Хочу Вам сделать одно предложение, которое, по-моему, много важнее вечеров. Очень советую Вам написать биографию Ивана Алексеевича. Вы лучше. всех знаете его жизнь, знаете то, чего никто не знает и не будет знать. Поэтому это гораздо важнее, чем все статьи о нем и тем более устные доклады с общими местами. Это была бы долгая работа. Она будет Вам приятна. Судя по нынешнему положению, далеко нельзя сказать с уверенностью, что Чеховское издательство издало бы эту книгу.
А если Вы не напишете, то многое уйдет с Вами: мы все уже стары. Но я имею в виду именно биографию, а не воспоминания.
Алданов — Г.В. Адамовичу, 13 марта 1954 г.
Вера Николаевна, по-видимому, ухватилась за мысль о том, чтобы написать биографию Ивана Алексеевича. Говорит только, что знает его жизнь лишь с тех пор, как ему было 36 лет, а до того у нее «нет материалов».
Алданов — В.Н. Муромцевой-Буниной, 12 октября 1956 г.
Я им обоим ответил одно и то же: приятным статьям буду искренне рад (что же врать: все писатели рады приятным статьям), но самым решительным образом возражаю против вечера, или банкета, или обеда... Действительно, мои похороны (юбилей ведь всегда похороны) назначены на 7 ноября.
Алданов — В. Н. Муромцевой-Буниной, 20 января 1957 г.
Дорогой друг, Вера Николаевна.

Собранные записи данных:

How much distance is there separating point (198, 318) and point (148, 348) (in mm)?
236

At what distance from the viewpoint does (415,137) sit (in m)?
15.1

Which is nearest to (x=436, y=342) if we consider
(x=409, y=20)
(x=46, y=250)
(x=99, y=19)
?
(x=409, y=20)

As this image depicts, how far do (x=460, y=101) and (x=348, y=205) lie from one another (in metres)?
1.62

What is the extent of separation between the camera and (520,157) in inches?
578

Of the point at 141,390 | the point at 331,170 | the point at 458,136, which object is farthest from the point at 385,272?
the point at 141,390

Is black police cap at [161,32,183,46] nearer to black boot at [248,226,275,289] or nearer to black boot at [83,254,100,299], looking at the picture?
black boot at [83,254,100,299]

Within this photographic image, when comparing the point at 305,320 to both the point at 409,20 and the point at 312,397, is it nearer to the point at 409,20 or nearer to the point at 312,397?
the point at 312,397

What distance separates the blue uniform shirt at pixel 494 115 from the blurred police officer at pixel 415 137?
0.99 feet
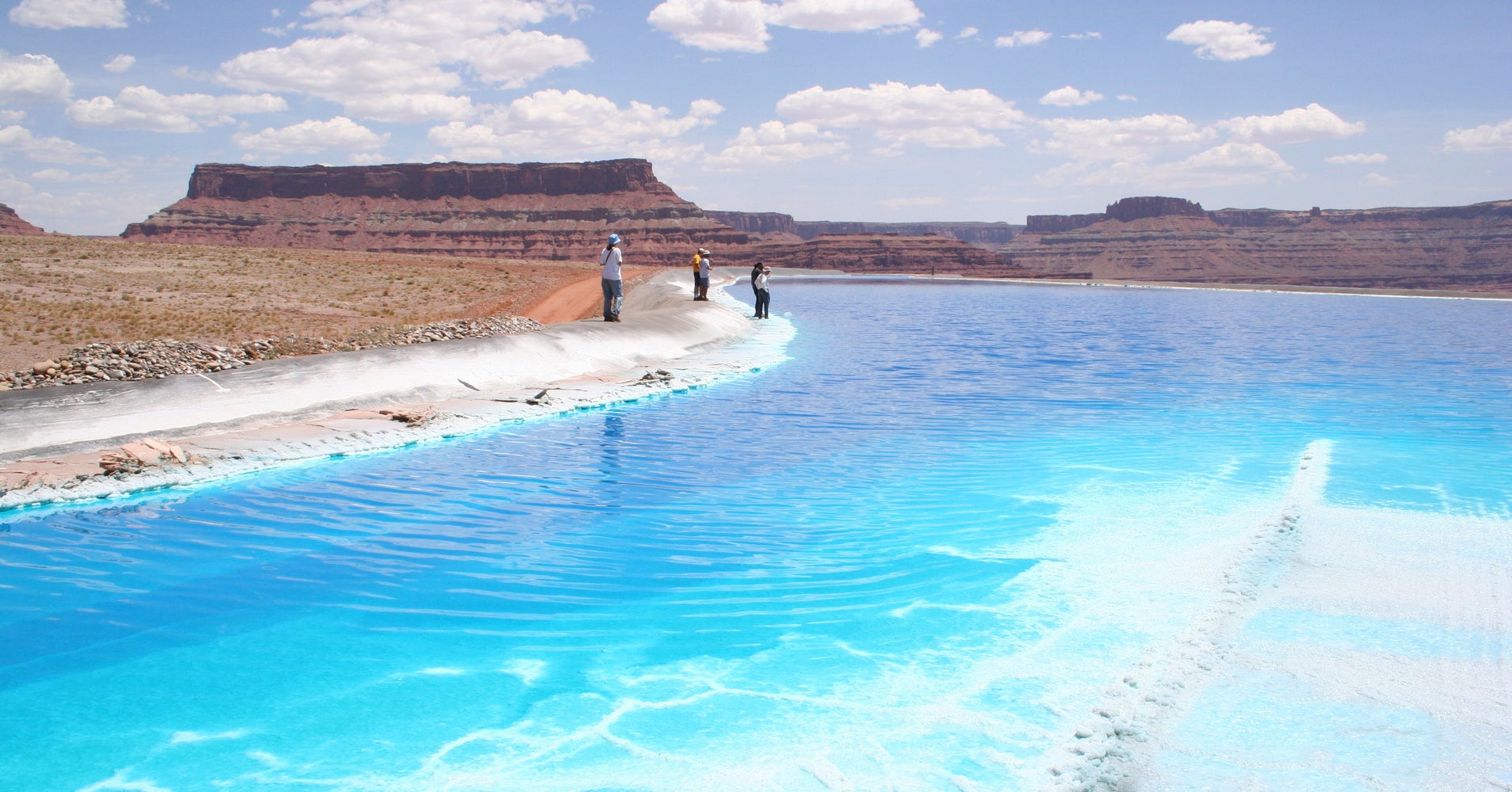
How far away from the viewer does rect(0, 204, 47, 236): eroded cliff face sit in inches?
6176

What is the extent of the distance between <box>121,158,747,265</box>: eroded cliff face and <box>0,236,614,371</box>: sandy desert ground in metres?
119

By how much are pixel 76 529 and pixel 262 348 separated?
8.64m

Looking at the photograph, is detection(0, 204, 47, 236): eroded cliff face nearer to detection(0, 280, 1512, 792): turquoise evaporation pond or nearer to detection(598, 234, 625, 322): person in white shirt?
detection(598, 234, 625, 322): person in white shirt

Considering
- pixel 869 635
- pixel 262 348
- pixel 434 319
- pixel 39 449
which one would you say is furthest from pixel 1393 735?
pixel 434 319

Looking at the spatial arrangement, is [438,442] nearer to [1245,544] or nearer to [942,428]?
[942,428]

### РАБОТА С ТЕКСТОМ
(a) С какого возраста Ивана Алексеевича Вера Николаевна, по её словам, знает его жизнь, согласно фрагменту текста?
(b) Перепишите дословно из фрагмента текста отрывок от слов «Вера Николаевна, по-видимому, ухватилась» до слов «января 1957 г.».

### РЕЗУЛЬТАТЫ ВЫПОЛНЕНИЯ
(a) С тех пор, как ему было 36 лет.

(b)
Вера Николаевна, по-видимому, ухватилась за мысль о том, чтобы написать биографию Ивана Алексеевича. Говорит только, что знает его жизнь лишь с тех пор, как ему было 36 лет, а до того у нее «нет материалов».
Алданов — В.Н. Муромцевой-Буниной, 12 октября 1956 г.
Я им обоим ответил одно и то же: приятным статьям буду искренне рад (что же врать: все писатели рады приятным статьям), но самым решительным образом возражаю против вечера, или банкета, или обеда... Действительно, мои похороны (юбилей ведь всегда похороны) назначены на 7 ноября.
Алданов — В. Н. Муромцевой-Буниной, 20 января 1957 г.